*** DATA SEGMENT ***

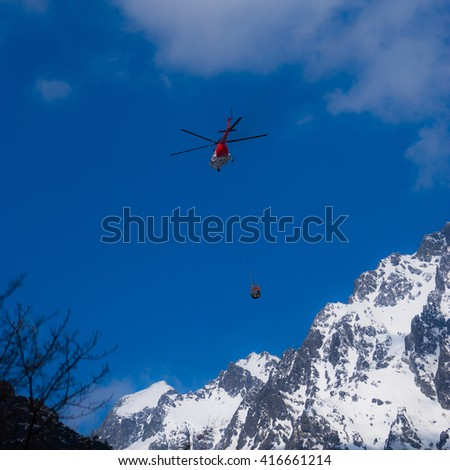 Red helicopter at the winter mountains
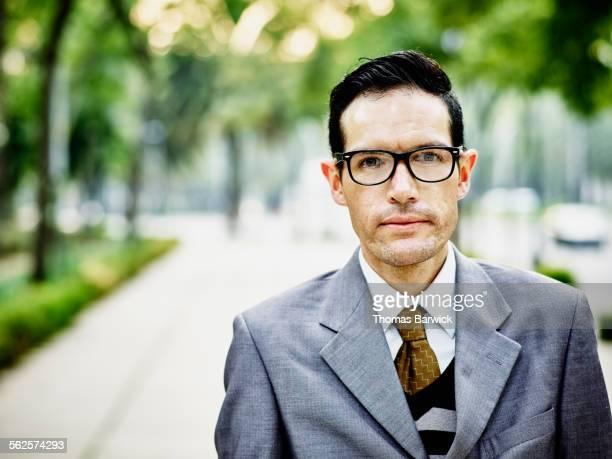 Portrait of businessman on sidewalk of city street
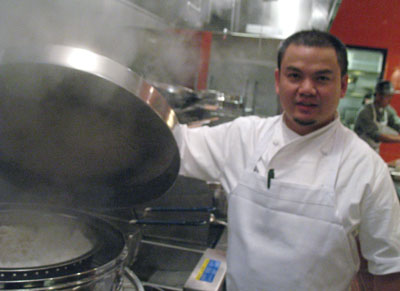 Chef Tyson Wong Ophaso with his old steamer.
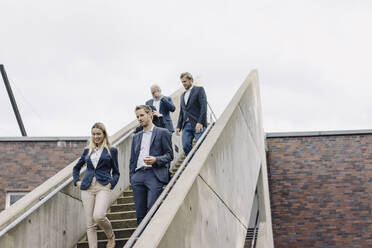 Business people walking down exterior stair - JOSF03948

*** End of DATA SEGMENT ***

- _EXERCISE GOAL_
Starting at the line that contains "Chef Tyson Wong Ophaso with his old steamer.", output every line through the end of the data, both ends included, and nothing else; pictures stay out.

- _RESULT BELOW_
 Chef Tyson Wong Ophaso with his old steamer.
 Business people walking down exterior stair - JOSF03948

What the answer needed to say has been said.